The classification of the anti-phospholipid syndrome (APS) is based on the occurrence of arterial/venous thrombotic events and/or pregnancy complications with no identifiable causes in the persistent presence of medium/high titres of anti-phospholipid antibodies (aPL) detectable by solid phase (anti-cardiolipin – aCL or anti-beta2 glycoprotein I – ab2GPI) tests and/or PL-dependent functional coagulation assays (lupus anticoagulant – LA). These classification criteria are currently also used as diagnostic tools.
aPL represent a risk factor, consequently the presence of two/three positive diagnostic laboratory tests is a valuable parameter to stratify the patients at highest risk for developing the syndrome/recurrences.
The syndrome displays a protean clinical picture depending on the involved tissue/organ. The majority of the clinical (criteria) manifestations are clearly related to vascular ischemic events. However some manifestations apparently cannot be supported by a thrombotic mechanism and alternative pathogenic pathways have been suggested. This is the case for thrombocytopenia, central nervous system involvement such as movement disorders and cognitive abnormalities, and APS nephropathy. Heart valve disease, skin ulcers and livedo reticularis are also frequent events in APS patients and their relationship with vascular thrombosis is unclear. Still debated is the suggestion to include these manifestations as additional clinical diagnostic criteria. The possibility to use all these criteria for ranking the patients as having a definite (standard clinical criteria) or probable APS (non classification criteria) is also debated.

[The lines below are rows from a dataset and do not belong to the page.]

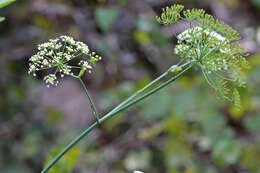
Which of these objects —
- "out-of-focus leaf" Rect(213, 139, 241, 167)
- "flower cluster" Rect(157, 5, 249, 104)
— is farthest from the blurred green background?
"flower cluster" Rect(157, 5, 249, 104)

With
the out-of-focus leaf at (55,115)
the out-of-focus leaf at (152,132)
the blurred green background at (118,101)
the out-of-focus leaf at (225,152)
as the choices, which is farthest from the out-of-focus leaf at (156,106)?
the out-of-focus leaf at (55,115)

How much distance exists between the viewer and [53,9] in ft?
7.07

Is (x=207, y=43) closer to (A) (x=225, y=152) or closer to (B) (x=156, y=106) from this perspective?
(A) (x=225, y=152)

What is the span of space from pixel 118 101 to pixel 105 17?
0.53 m

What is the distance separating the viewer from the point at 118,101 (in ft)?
6.64

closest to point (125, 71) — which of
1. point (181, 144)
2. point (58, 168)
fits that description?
point (181, 144)

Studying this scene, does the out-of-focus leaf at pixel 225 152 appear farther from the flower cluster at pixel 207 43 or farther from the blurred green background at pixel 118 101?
the flower cluster at pixel 207 43

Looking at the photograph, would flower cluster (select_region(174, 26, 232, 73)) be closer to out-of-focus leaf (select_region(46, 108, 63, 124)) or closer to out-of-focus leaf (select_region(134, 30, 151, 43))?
out-of-focus leaf (select_region(134, 30, 151, 43))

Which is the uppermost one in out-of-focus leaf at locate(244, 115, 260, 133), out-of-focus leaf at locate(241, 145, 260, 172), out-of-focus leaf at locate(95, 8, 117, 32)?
out-of-focus leaf at locate(95, 8, 117, 32)

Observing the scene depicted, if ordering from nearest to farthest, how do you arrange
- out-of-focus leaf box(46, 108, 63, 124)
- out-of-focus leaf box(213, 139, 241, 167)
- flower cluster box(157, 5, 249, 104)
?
flower cluster box(157, 5, 249, 104), out-of-focus leaf box(213, 139, 241, 167), out-of-focus leaf box(46, 108, 63, 124)

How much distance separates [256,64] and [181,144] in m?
0.64

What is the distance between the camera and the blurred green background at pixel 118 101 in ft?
5.89

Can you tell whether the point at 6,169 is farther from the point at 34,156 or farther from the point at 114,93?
the point at 114,93

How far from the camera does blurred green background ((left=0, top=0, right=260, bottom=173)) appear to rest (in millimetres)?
1795
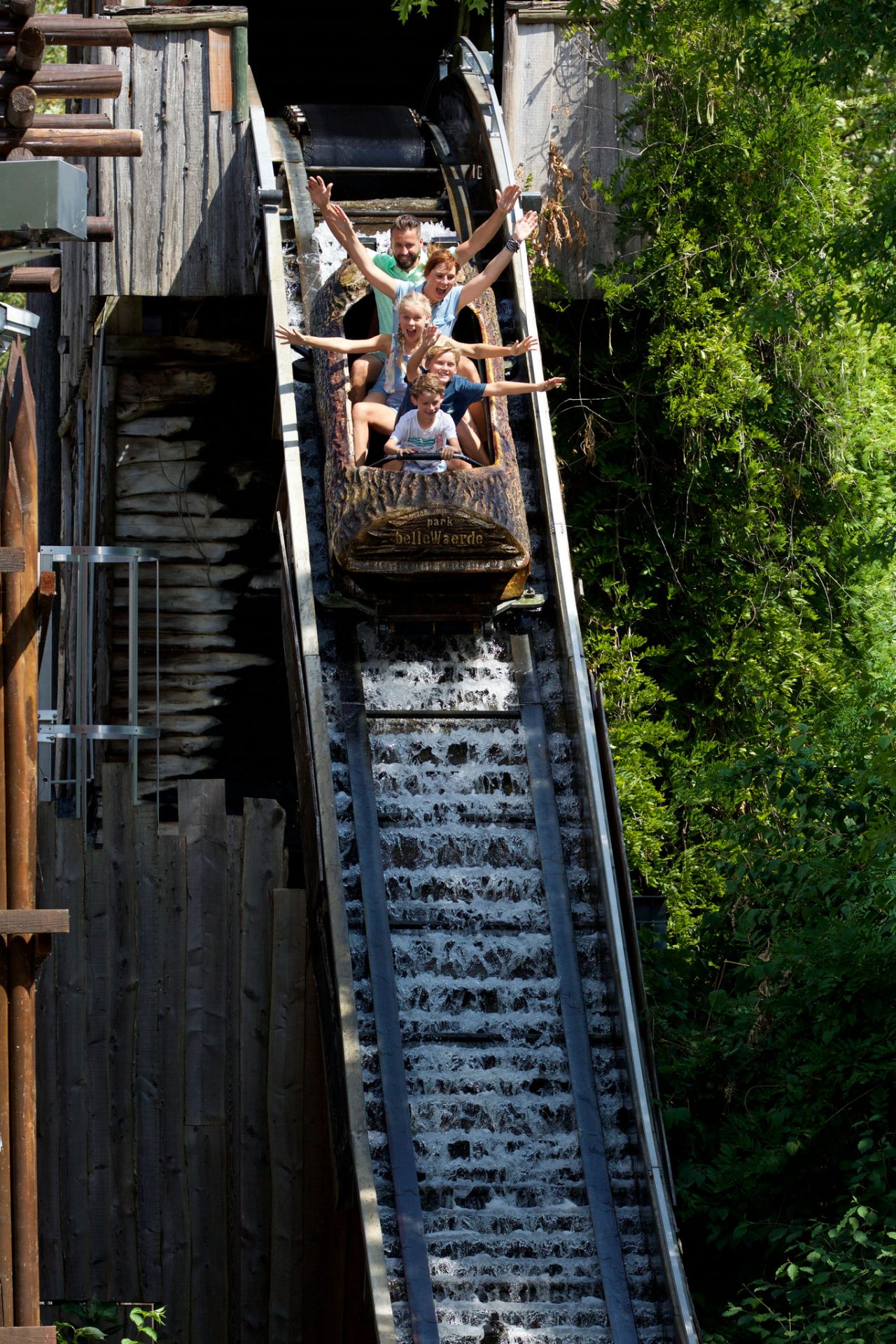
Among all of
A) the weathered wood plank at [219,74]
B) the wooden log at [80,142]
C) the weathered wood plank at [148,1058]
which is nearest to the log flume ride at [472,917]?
the weathered wood plank at [148,1058]

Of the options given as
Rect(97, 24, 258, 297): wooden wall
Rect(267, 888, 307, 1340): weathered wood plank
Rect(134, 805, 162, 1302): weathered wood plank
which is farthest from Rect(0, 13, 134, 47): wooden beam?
Rect(267, 888, 307, 1340): weathered wood plank

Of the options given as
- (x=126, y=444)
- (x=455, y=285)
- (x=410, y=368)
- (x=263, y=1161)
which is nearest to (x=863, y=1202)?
(x=263, y=1161)

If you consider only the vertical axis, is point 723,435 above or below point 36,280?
above

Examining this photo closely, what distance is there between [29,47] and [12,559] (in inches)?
74.3

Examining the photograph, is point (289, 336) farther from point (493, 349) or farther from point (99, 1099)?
point (99, 1099)

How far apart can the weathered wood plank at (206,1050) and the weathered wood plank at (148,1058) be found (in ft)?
0.34

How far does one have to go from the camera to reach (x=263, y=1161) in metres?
6.50

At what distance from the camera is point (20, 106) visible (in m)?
5.62

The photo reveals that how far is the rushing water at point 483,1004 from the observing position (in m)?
5.89

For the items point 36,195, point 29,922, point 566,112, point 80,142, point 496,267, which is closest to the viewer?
point 36,195

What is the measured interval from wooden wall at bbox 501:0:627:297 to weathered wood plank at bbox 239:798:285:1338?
4.45 meters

The revised criteria for obstetric morbidity comprise otherwise unexplained pregnancy loss. Some of the obstetric criteria might display low sensitivity/specificity for APS. In particular the attribution to aPL of a pregnancy wastage early on gestational course requires the exclusion of a myriad of ethiologies. Conversely, the rate of late foetal losses is very low, making this criterion rather specific. Placenta-mediated obstetric complications provide another critical field: pre-eclampsia and intra-uterine growth restriction are relatively common. To enhance the specificity for APS, the classification criterion included only cases requiring delivery before 34 weeks of gestation. Medium/high aPL titres and double/triple laboratory tests positivities confer a higher risk for pregnancy complications but recent data seem to suggest that also persistent low aPL titres can be predictive for a negative pregnancy outcome. This finding has been recently explained by the availability of large amounts of b2GPI in tissues of the reproductive system. Even though classification criteria have allowed uniformity in APS diagnosis, there still remain some controversies.
The field of the laboratory classification criteria is even more in progress. Epitope profiling for anti-b2GPI antibodies is quite promising since the characterization of reactivity against the domain 1 of the molecule appears to display a higher specificity for APS and stronger predictive value than the antibodies against the whole molecule. However, anti-domain 1 assay is less sensitive and cannot replace the standard test at the moment. Antibodies against prothrombin (PT) have been reported to be associated with both the vascular and the obstetric APS, in particular when the antibodies are detectable against a solid phase complex of PT with phosphatidylserine (PS) (the so called anti-PS/PT assay). However a clear evidence for their usefulness in the clinical diagnosis and risk stratification for APS patients as well as their true pathogenic role is still debated.